Konsens besteht in Bonn inzwischen darüber, daß eine Pflegeversicherung notwendig ist. Den im Zuge der Paragraph-218-Reform vereinbarten Rechtsanspruch auf einen Kindergartenplatz soll es nach den Plänen der Regierung erst 1999 geben.

Vorrangiges Ziel der Vorschläge von Gesundheitsminister Seehofer ist das Einfrieren der Krankenkassenbeiträge, so daß der Arbeitgeberanteil konstant bleibt. Die dennoch steigenden Kosten werden in erster Linie die Kranken zu tragen haben. (siehe Seite 11)

Aufgeführte Einträge:
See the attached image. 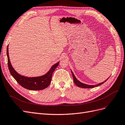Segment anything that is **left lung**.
<instances>
[{
    "instance_id": "1",
    "label": "left lung",
    "mask_w": 125,
    "mask_h": 125,
    "mask_svg": "<svg viewBox=\"0 0 125 125\" xmlns=\"http://www.w3.org/2000/svg\"><path fill=\"white\" fill-rule=\"evenodd\" d=\"M71 73H72V74H73V81H74V83L75 84V85H76L77 86H79V87H80V88H94V87H96V86H99L102 84H103L108 79H107V80H106L104 82H103L102 83H99L97 84H96V85H88V84H84L83 83L80 82L79 81H78L77 78H75V77L74 76V75L73 74V71H71Z\"/></svg>"
}]
</instances>
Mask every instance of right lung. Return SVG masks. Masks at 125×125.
Masks as SVG:
<instances>
[{"label":"right lung","mask_w":125,"mask_h":125,"mask_svg":"<svg viewBox=\"0 0 125 125\" xmlns=\"http://www.w3.org/2000/svg\"><path fill=\"white\" fill-rule=\"evenodd\" d=\"M7 55L8 58V66L11 74L20 85L30 90H41L46 88L50 84L52 73L57 67L59 63V62H58L55 63L47 73L42 76L29 78L18 74L11 66L9 57L8 45L7 48Z\"/></svg>","instance_id":"1"}]
</instances>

Aufgabe:
Schreiben Sie den vorgegebenen Text über Pflegeversicherung und Krankenkassenbeiträge vollständig und wortgetreu ab.

Lösung:
Konsens besteht in Bonn inzwischen darüber, daß eine Pflegeversicherung notwendig ist. Den im Zuge der Paragraph-218-Reform vereinbarten Rechtsanspruch auf einen Kindergartenplatz soll es nach den Plänen der Regierung erst 1999 geben.

Vorrangiges Ziel der Vorschläge von Gesundheitsminister Seehofer ist das Einfrieren der Krankenkassenbeiträge, so daß der Arbeitgeberanteil konstant bleibt. Die dennoch steigenden Kosten werden in erster Linie die Kranken zu tragen haben. (siehe Seite 11)